One practical warning that follows from the file-based design: a hive copied off a live or imaged system is often not the whole story on its own. Each hive has transaction logs (.LOG1, .LOG2) that may contain changes not yet written into the hive itself. Reading the hive without replaying those logs gives you a stale view. Any serious tool handles this for you, but it is worth knowing the data is split.

Why the registry matters in DFIR

Now the real question. You can read configuration anywhere — why do investigators care so much about this particular database? Because the registry is not just configuration. It is a record of activity, and it records things the user never intended to leave behind. A few of the threads you can pull:

Execution. Windows tracks programs that have run in several registry-backed artifacts — AmCache, the UserAssist counters under HKCU, the BAM/DAM entries under SYSTEM. These can tell you that a specific executable ran, sometimes with a timestamp and a run count, even after the file itself is gone.

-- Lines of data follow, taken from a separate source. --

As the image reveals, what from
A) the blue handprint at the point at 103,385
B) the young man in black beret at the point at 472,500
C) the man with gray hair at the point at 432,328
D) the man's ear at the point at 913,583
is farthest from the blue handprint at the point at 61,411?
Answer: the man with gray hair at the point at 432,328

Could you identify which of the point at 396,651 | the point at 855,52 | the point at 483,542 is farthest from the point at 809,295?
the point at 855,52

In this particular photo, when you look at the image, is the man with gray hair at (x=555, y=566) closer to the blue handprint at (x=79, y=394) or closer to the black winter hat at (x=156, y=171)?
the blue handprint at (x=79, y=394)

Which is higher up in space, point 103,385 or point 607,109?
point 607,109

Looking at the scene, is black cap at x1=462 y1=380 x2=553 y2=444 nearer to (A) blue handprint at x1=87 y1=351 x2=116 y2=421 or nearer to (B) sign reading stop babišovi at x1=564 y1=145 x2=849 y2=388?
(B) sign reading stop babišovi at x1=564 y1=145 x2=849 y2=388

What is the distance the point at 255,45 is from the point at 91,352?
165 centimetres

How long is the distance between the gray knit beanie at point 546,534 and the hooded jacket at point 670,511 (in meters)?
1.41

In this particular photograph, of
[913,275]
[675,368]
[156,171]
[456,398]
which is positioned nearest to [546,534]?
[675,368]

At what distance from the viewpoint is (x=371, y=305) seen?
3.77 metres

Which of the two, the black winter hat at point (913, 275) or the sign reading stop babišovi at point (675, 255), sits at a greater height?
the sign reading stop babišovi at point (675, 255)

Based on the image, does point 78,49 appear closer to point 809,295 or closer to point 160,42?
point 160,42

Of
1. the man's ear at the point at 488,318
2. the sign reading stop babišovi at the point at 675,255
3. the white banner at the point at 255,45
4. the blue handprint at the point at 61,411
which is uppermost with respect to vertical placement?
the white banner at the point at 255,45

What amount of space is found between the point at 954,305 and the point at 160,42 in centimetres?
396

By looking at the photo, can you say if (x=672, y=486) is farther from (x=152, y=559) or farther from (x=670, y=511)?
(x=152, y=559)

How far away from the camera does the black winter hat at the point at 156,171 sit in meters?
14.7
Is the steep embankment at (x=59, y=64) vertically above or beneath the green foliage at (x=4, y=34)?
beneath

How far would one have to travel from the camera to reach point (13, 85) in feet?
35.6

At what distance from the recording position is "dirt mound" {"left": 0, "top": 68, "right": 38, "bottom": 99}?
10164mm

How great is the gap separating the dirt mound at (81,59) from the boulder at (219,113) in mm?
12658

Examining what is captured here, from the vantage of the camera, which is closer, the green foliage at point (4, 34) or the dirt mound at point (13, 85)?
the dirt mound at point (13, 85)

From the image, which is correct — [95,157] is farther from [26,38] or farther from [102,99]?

Persistence. Malware needs to survive a reboot, and the registry is the classic place to arrange that. The various Run and RunOnce keys, service definitions under SYSTEM, scheduled-task references, and a dozen lesser-known autostart locations are all in the registry. When you are hunting for how an intruder kept their foothold, you are reading registry keys.

Device history. Plug in a USB stick and Windows remembers it — vendor, product, serial number, and the times it was first and last connected, recorded across SYSTEM and SOFTWARE. This is how data-exfiltration and "was this drive ever here" questions get answered.

User activity. Recently opened documents, typed paths in Explorer, search terms, the folders a user browsed (shellbags), the networks a laptop joined. The registry holds a surprisingly intimate diary of what someone did and when.

Tying it together is the LastWrite timestamp. Every key carries the time it was last modified, which gives many of these artifacts a place on a timeline. Used carefully — it is a per-key, not per-value, timestamp — it turns the registry from a pile of settings into a sequence of events.

That is the forensic value in one sentence: the registry is a timestamped, system-maintained record of execution, persistence, device history, and user activity, written continuously and largely without the user's awareness. Few other artifacts on a Windows host pack that much story into so little space.

Where to go from here

If you understand keys, values, root keys, and hive files, you have the mental model you need to start reading a registry like an investigator rather than a tourist. The next step is to look at a real hive. You can analyze a hive in your browser with no install and nothing uploaded to a server — point it at an NTUSER.DAT or a SYSTEM hive and walk the tree yourself.

The registry rewards curiosity. Open one, find the Run key, find the USB history, look at the LastWrite times. Once you have seen the evidence sitting there in plain sight, the warning to never touch it starts to sound less like caution and more like an invitation.